There's this adage that applies to bite-and-smile commercials — "don't act so suprised." Bite-and-smiles are those spots where the talent bites into a food product and reacts (favorably, one presumes — though come to think of it I once bit into a club sandwich where the food dressers had encouraged the bacon strips to glisten under the lights by brushing Pine-Sol on them; I think the clients saved my "hideous revulsion" reaction for their gag reel).
Anyway, a common mistake many actors make when taking a bite/sip/lick of a food product during an audition is to act surprised. Unless it's written into the copy that the character is outright skeptical about the taste of this thing in front of them (the only example I can think of being those old Reese's commercials, "Hey! You got peanut butter on my chocolate!"), acting surprised that it tastes good is basically tantamount to saying the product looks like sh**, or the Brand Name doesn't inspire confidence, or that this product stands out because it DOESN'T kill you.
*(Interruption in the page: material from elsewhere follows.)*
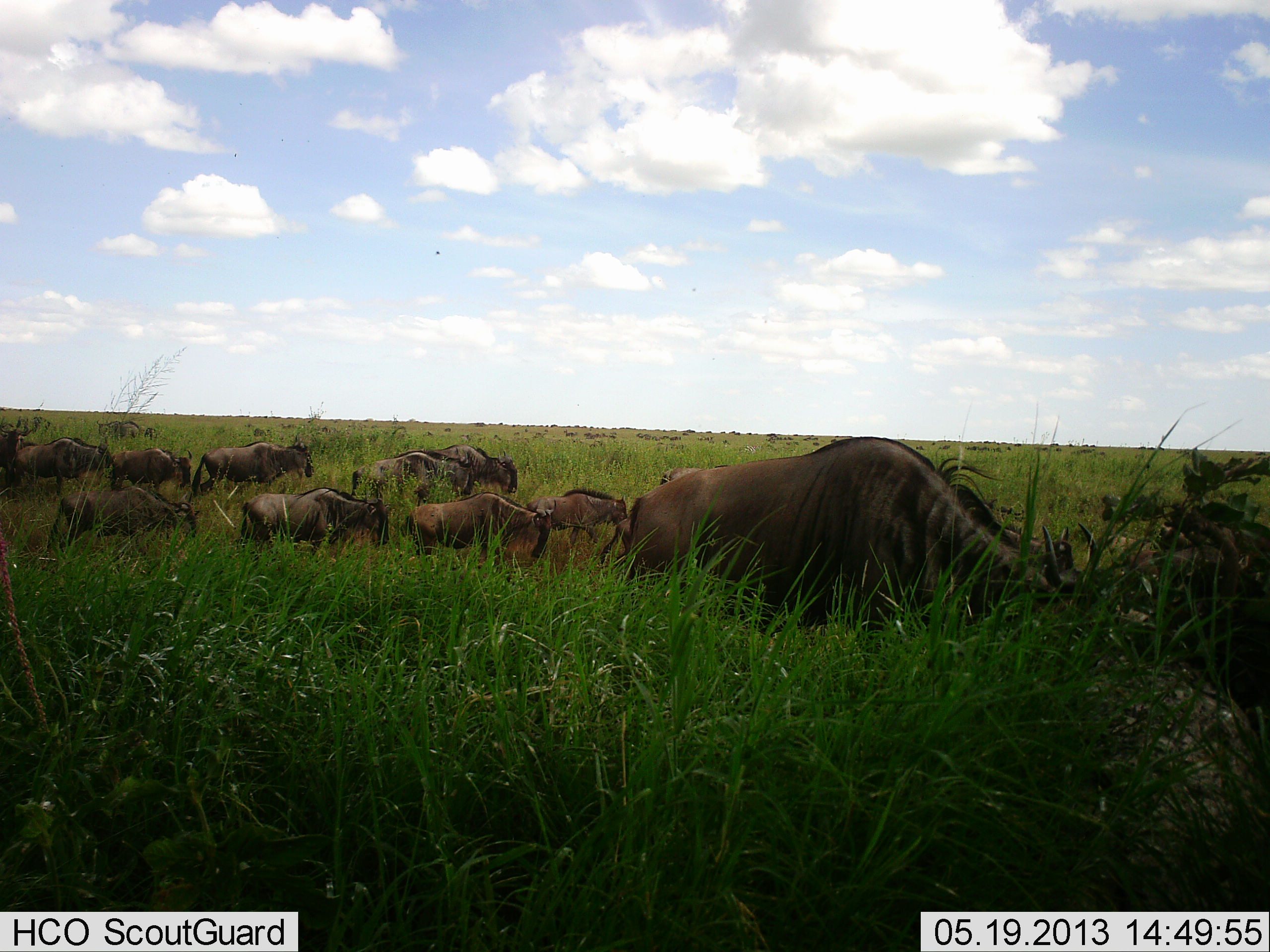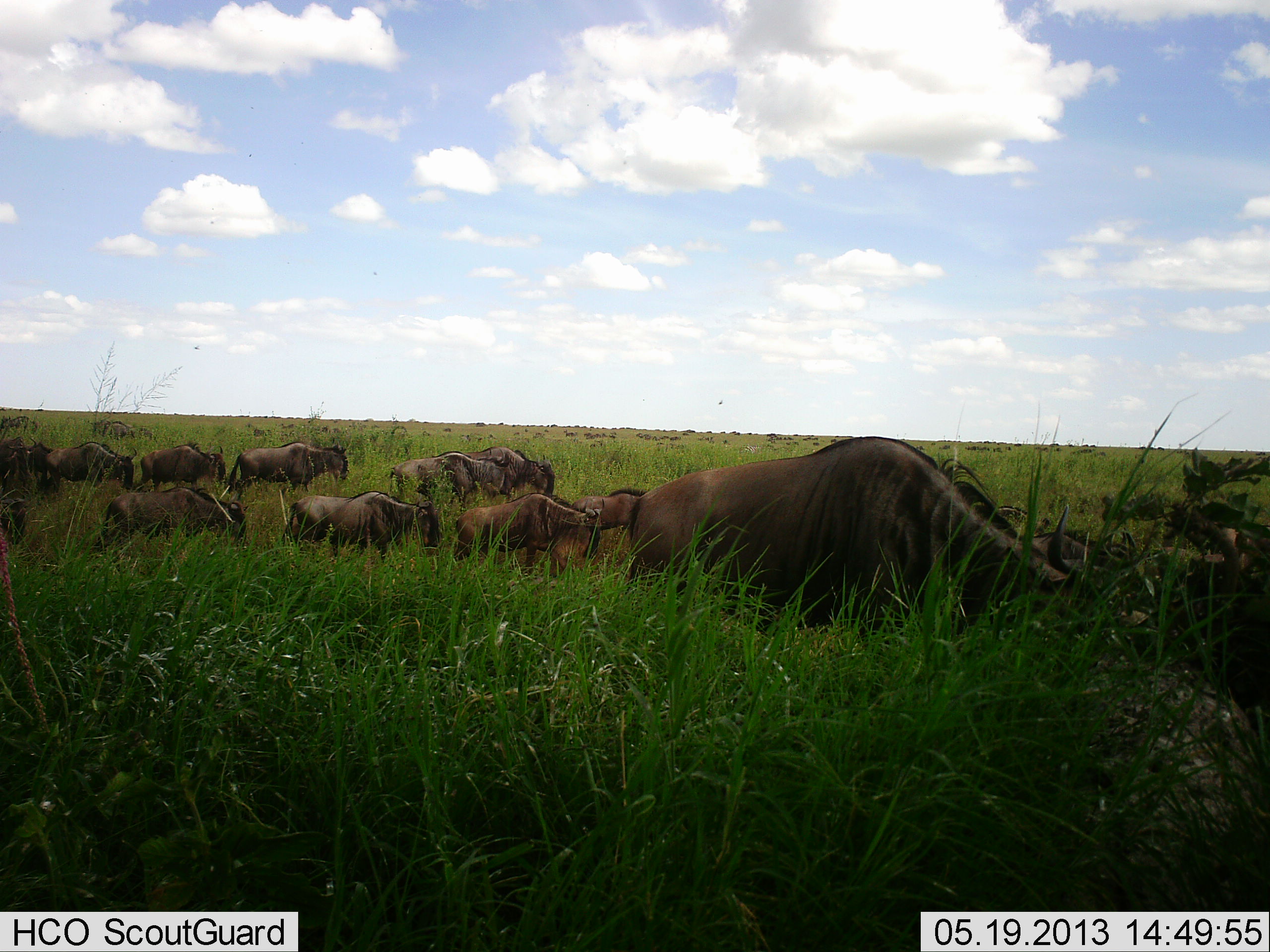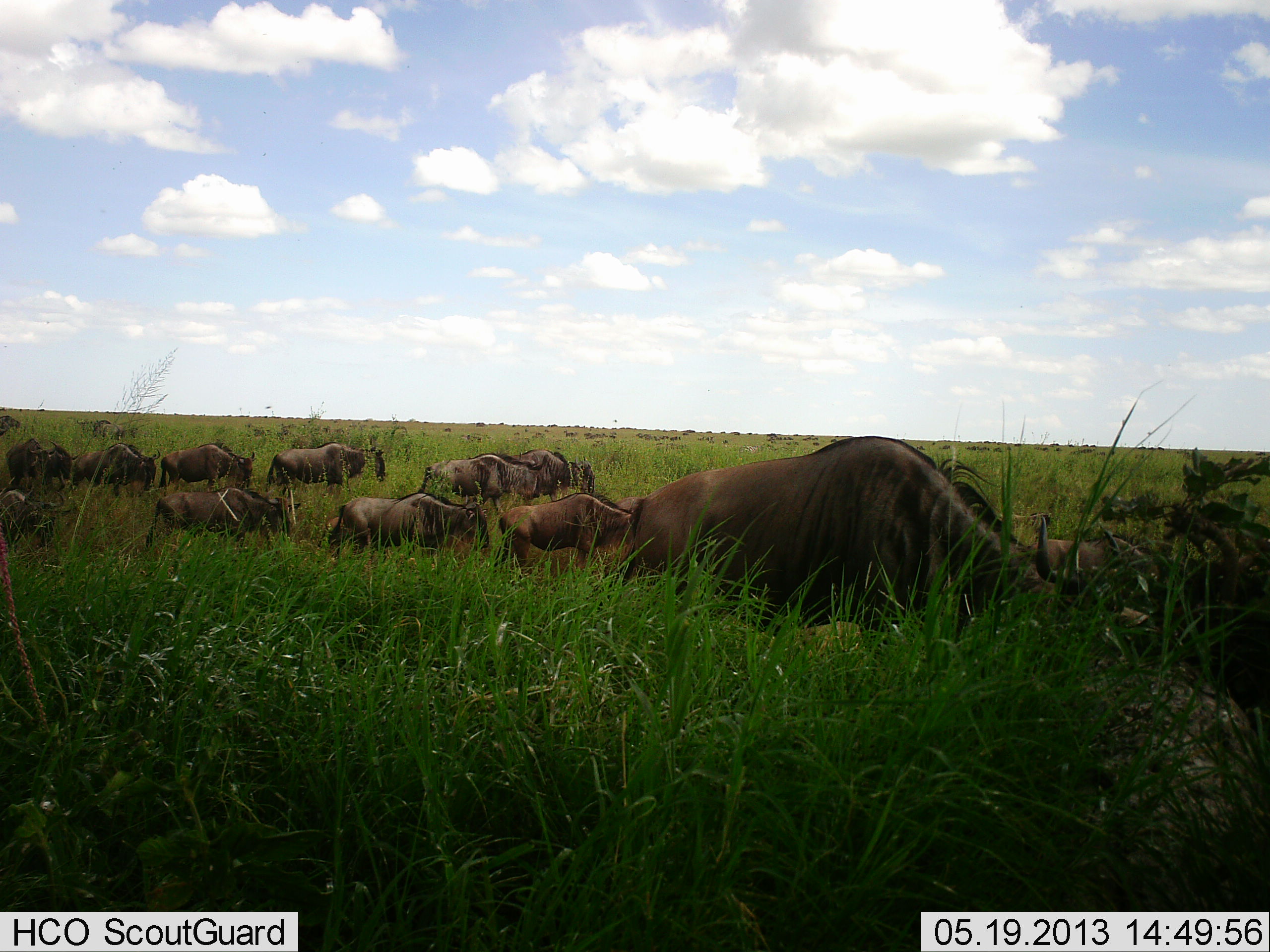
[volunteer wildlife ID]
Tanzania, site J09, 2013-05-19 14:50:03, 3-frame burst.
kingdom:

In other words, if it's that good, what sort of vomit-inducing experience were you expecting and why? (So what you typically see instead during a good bite-and-smile is a look of pleasant expectation before the bite, then a reaction afterwards that says the expectation was happily confirmed or, perhaps, even exceeded because they'd forgotten just how gosh-darned good this stuff really is.)
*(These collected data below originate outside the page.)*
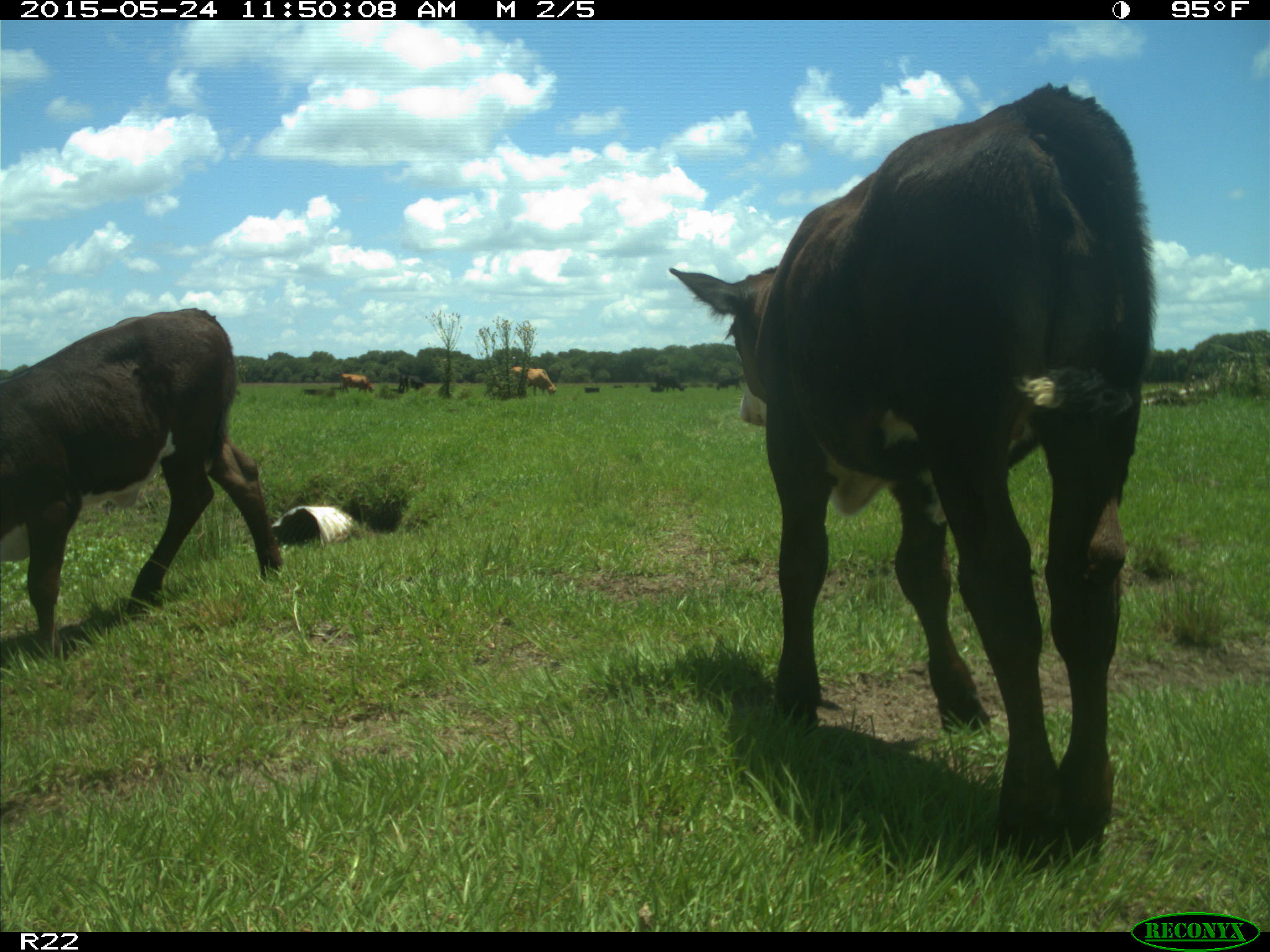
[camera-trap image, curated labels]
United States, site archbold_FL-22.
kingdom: Animalia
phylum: Chordata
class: Mammalia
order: Artiodactyla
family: Bovidae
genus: Bos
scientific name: Bos taurus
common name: domestic cow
How this all relates is that this week was, as predicted by a realtor friend of mine, much busier than last week (they predicted that the upcoming Easter holiday would combine with Tax Day to dramatically slow down a lot of different industries), so I actually had quite a few auditions, both on-camera and voiceover. And one of those on-camera auditions was for a casting firm that rarely calls me in and, as I think I've written before, when they DO call me in they always act surprised when I don't fall on my face. Well, that's exactly what happened once again. I came in, the casting director was very business-like and doing annoying things (more on that later), then I did my bit, and afterwards the first words out of their mouth were, "Evan, that was GOOD!"
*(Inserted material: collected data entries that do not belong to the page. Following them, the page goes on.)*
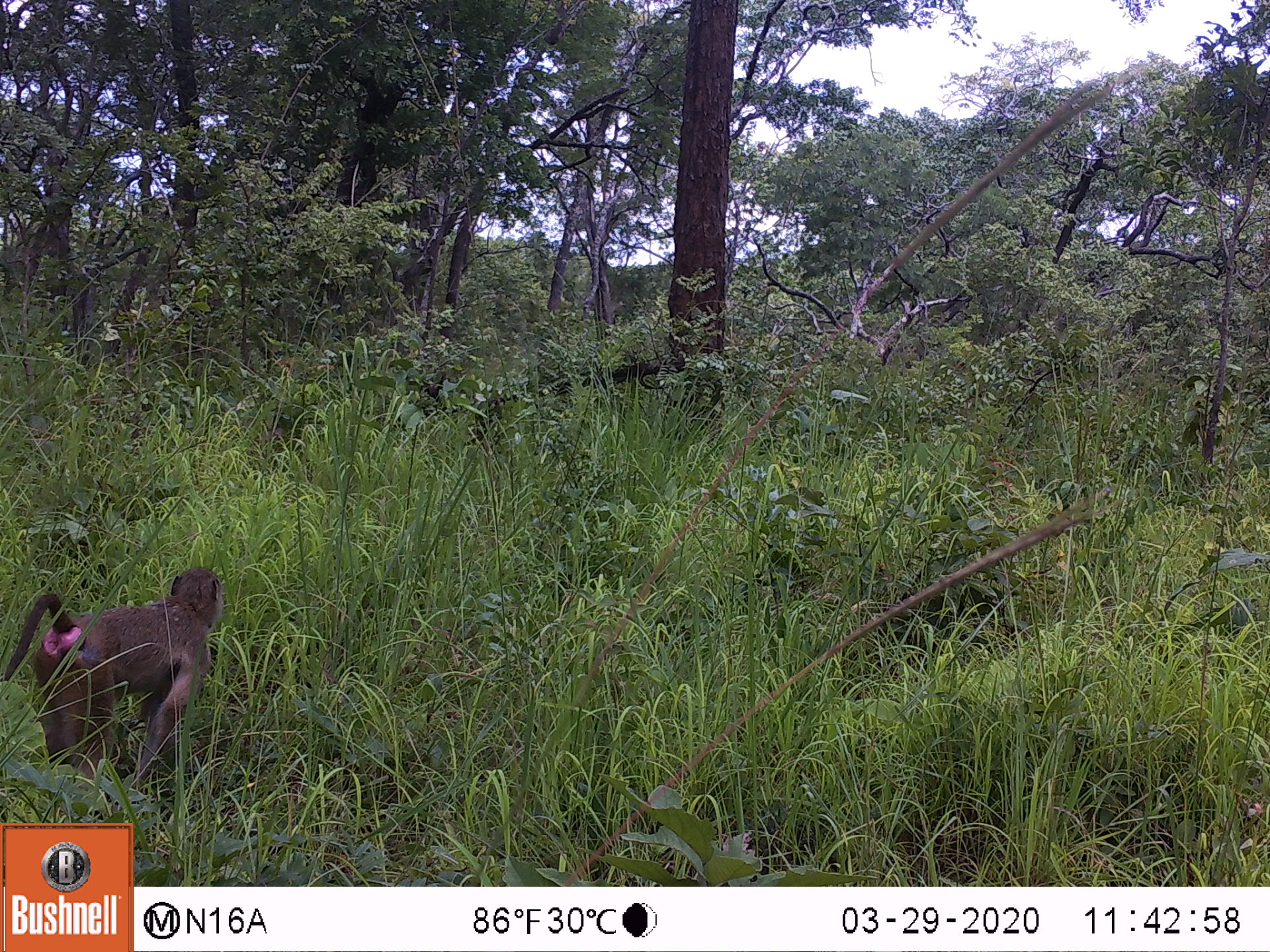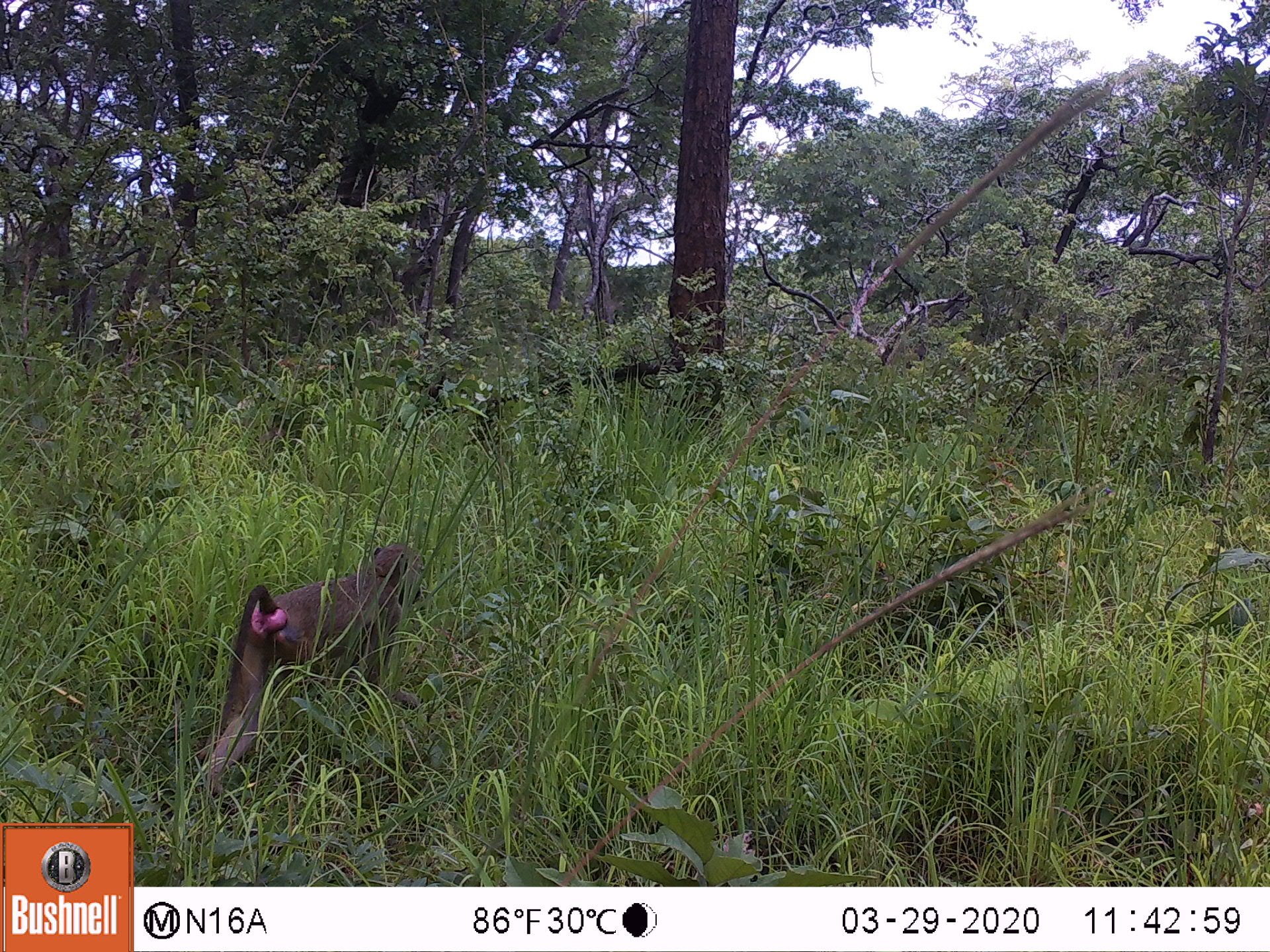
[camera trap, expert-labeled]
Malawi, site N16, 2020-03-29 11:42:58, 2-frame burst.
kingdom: Animalia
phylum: Chordata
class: Mammalia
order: Primates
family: Cercopithecidae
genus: Papio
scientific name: Papio cynocephalus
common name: yellow baboon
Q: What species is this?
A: Yellow baboon (Papio cynocephalus).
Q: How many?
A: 1.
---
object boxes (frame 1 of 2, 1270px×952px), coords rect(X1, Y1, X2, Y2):
yellow baboon: rect(4, 565, 223, 775)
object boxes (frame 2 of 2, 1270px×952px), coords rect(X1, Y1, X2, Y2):
yellow baboon: rect(205, 542, 426, 795)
Gee, don't act so suprised.
Y'know what was different this time though? I think I figured out that it's just the way they are. For whatever reason, they're either cursed with a condescending way of expressing themselves to other people or, more likely, they really DON'T expect a lot from actors. I think it's more of the latter, simply because of those other annoying things they do. For instance, they'll call an actor into the room, then say, "Wait until the camera's rolling before beginning." (Isn't that a bit obvious?) Or, "Stand on the mark to say your slate." (Why? Do most actors slate themselves off-camera?)
But what do I know? Perhaps I just haven't walked in their shoes enough to see the endless parade of actors who can't face forward, find their light, or know where the camera is. Perhaps most of the actors they call in don't know what a "slate" is and respond with an entirely appropriate, "Huh?" (A slate is simply looking into the camera and saying your name — don't say no one ever told you.) All I can say is, it's odd that other casting directors don't act this way.
Still, knowing that it just seems to be part of their nature is comforting somehow. I guess it's easier knowing ahead of time that, no matter how many times they see me, they're always going to find it refreshingly novel when I smear peanut butter on their chocolate.